RE: Owning the Spelling Suggestion Feature

SSC-Insane

Points: 23224

July 21, 2008 at 7:08 pm

tnolan (7/21/2008)
Sorry guys, my soundex suggestion was not meant entirely seriously. The typo function provided here is pretty well done, but I think adding phonetic search would add to its overall use. I also do not like SQL SOUNDEX very much. 😉 http://microsoft.apress.com/index.php?id=72 or even a conversion of http://everything2.com/node/459981 could easily be worked in to the code here for phonetic search.

LOL I wrote that Apress article ages ago for their old e-zine. I'm surprised it's still up there - thanks for the link 🙂 There are problems with using Soundex, and phonetic match algorithms in general, for general-purpose applications like spell-checking. Here's a few of the problems I've run into in this area:

- The majority of phonetic match algorithms are geared toward surname-based searching, and they don't work well for non-surname data (like general dictionary/spell-check applications or even a wide variety of first names).

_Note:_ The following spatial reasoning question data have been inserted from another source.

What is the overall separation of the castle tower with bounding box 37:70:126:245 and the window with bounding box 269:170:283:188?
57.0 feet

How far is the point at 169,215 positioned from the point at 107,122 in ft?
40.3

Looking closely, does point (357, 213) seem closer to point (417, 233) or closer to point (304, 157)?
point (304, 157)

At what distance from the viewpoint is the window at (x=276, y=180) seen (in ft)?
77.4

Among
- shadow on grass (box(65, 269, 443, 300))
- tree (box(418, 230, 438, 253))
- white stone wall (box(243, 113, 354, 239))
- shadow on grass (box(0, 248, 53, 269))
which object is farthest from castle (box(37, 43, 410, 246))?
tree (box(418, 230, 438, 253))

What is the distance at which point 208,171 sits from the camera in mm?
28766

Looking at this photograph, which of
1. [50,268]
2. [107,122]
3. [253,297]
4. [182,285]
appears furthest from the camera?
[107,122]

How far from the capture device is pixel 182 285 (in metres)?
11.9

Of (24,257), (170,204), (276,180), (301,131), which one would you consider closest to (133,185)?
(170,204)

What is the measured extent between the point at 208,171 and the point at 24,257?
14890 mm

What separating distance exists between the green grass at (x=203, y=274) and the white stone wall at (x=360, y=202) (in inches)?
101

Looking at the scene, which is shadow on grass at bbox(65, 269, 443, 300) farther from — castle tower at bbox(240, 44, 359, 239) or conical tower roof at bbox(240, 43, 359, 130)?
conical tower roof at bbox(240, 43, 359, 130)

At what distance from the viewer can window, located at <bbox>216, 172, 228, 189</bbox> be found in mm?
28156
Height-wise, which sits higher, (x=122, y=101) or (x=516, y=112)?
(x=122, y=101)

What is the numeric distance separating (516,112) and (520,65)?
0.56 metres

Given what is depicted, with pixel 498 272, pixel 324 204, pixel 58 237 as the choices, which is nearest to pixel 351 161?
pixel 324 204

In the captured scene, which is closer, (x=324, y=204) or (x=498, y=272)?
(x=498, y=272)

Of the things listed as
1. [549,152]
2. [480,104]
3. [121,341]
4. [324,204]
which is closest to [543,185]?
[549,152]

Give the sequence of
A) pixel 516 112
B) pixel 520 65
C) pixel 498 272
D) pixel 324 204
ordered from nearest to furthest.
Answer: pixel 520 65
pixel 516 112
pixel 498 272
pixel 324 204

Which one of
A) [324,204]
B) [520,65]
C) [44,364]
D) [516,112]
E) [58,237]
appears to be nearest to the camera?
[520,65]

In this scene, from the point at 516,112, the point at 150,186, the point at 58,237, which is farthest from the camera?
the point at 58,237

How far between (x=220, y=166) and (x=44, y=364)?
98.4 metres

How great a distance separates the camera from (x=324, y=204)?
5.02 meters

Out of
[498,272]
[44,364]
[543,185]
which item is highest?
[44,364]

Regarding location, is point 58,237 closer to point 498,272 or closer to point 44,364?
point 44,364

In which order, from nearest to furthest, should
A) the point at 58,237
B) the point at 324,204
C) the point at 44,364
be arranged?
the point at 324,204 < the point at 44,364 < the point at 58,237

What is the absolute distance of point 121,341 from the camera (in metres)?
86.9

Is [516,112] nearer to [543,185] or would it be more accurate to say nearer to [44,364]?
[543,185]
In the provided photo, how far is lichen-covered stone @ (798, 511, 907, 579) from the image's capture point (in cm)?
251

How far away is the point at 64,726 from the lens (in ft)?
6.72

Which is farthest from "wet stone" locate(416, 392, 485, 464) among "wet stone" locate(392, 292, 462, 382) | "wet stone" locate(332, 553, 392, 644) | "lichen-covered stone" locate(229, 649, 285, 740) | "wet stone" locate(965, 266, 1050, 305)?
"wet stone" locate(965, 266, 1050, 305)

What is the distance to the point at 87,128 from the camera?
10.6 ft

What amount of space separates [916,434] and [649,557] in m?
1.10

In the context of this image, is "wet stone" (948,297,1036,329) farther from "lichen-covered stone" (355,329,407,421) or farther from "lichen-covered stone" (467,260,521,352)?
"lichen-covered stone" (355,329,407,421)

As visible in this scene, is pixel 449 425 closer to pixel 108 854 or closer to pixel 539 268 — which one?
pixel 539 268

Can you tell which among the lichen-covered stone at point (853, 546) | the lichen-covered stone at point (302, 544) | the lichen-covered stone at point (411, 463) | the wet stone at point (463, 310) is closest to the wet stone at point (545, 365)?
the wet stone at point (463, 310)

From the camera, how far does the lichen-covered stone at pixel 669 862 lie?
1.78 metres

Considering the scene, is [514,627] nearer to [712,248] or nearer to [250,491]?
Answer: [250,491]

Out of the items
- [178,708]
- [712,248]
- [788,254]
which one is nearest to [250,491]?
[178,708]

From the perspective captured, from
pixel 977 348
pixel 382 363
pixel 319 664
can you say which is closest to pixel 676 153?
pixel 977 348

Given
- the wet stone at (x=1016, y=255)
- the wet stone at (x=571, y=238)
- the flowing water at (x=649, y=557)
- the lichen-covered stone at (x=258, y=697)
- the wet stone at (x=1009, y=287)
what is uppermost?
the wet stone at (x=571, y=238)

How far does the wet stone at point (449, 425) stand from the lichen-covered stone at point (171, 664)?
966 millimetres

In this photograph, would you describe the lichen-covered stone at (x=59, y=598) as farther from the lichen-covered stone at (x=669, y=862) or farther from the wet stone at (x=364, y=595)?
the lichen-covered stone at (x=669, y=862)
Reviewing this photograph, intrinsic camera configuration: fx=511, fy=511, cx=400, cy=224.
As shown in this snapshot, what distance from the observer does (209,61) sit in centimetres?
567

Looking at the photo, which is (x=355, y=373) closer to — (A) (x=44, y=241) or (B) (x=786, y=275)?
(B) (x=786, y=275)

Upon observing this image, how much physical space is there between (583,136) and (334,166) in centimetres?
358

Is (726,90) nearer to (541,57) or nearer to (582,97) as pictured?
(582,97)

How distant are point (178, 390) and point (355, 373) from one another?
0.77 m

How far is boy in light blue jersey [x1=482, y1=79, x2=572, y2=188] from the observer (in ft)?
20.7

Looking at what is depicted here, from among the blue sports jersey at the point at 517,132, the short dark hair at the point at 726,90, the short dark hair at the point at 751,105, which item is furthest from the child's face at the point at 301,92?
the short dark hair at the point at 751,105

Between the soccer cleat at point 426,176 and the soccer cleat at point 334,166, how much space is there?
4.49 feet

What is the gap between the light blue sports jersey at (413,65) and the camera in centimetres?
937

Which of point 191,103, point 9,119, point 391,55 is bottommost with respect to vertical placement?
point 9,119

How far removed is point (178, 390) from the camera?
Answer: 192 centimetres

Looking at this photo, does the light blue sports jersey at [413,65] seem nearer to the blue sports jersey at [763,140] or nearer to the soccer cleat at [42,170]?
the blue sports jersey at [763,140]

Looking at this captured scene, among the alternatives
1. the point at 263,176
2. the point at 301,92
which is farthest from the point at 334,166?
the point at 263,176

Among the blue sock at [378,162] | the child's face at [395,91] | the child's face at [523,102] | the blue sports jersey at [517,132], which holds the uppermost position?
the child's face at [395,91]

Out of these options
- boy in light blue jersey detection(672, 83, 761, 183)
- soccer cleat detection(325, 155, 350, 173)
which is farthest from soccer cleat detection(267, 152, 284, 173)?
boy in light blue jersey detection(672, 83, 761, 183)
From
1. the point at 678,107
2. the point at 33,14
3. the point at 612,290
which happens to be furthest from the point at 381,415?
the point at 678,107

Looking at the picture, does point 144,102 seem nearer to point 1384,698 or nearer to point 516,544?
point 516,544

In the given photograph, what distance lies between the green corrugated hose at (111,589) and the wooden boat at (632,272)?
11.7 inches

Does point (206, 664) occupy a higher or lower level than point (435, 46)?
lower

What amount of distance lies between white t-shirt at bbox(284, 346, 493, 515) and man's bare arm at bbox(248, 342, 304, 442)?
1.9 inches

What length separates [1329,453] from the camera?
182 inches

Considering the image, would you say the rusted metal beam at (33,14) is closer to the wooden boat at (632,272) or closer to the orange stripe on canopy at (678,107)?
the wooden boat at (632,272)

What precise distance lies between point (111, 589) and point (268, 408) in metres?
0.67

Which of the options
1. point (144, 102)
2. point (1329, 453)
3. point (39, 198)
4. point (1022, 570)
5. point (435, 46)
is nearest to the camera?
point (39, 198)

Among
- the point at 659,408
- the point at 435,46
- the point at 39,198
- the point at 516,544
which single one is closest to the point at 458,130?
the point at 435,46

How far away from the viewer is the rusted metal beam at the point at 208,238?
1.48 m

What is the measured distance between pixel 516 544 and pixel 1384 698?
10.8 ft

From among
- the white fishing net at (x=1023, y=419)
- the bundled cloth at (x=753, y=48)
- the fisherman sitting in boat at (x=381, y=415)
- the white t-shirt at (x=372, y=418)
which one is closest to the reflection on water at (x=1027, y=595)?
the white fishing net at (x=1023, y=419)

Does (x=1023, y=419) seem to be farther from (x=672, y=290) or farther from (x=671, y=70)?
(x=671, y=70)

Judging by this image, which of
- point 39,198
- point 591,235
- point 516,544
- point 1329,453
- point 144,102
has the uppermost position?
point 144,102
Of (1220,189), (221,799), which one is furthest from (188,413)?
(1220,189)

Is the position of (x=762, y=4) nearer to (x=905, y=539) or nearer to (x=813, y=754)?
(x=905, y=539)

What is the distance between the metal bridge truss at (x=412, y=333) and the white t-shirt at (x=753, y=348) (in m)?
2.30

- Most phonetic match algorithms are geared toward surnames of western European origin, since most are based to some extent on Soundex which is about 90+ years old and designed to index common American names of the time (mostly of western European origin). Because of this most phonetic match algorithms don't index names (or words) with other origins (eastern European, Asian, African, Indian, Spanish, etc.) very well.

- Almost all phonetic algorithms preserve the first letter, which makes them pretty useless in spell-checks when the first letter is wrong (transposed letters in the first two positions, missing letter in the first position, etc.) There's usually an implicit assumption that the first letter of the word being encoded is always correct. You can get around this limitation by using string difference calculations, LCS, n-grams, edit distance, etc.; but if you're going to use them in that way may as well consider them to begin with.

If you wanted to go the phonetic search route I would highly recommend using a better, more modern algorithm than Soundex. NYSIIS is a Soundex variant that improves recall quite a bit; Double Metaphone accounts for some non-English characters that Soundex misses; Daitch-Mokotoff provides better handling for Eastern European names/words, etc. An edit distance, LCS, or n-gram-type algorithm can provide better results than phonetic match. As examples, SSIS uses an n-gram variant in the fuzzy lookup component, and an edit distance algorithm is used by MS Word's spell-checker. The hardest part of these algorithms is making them efficient for large dictionaries.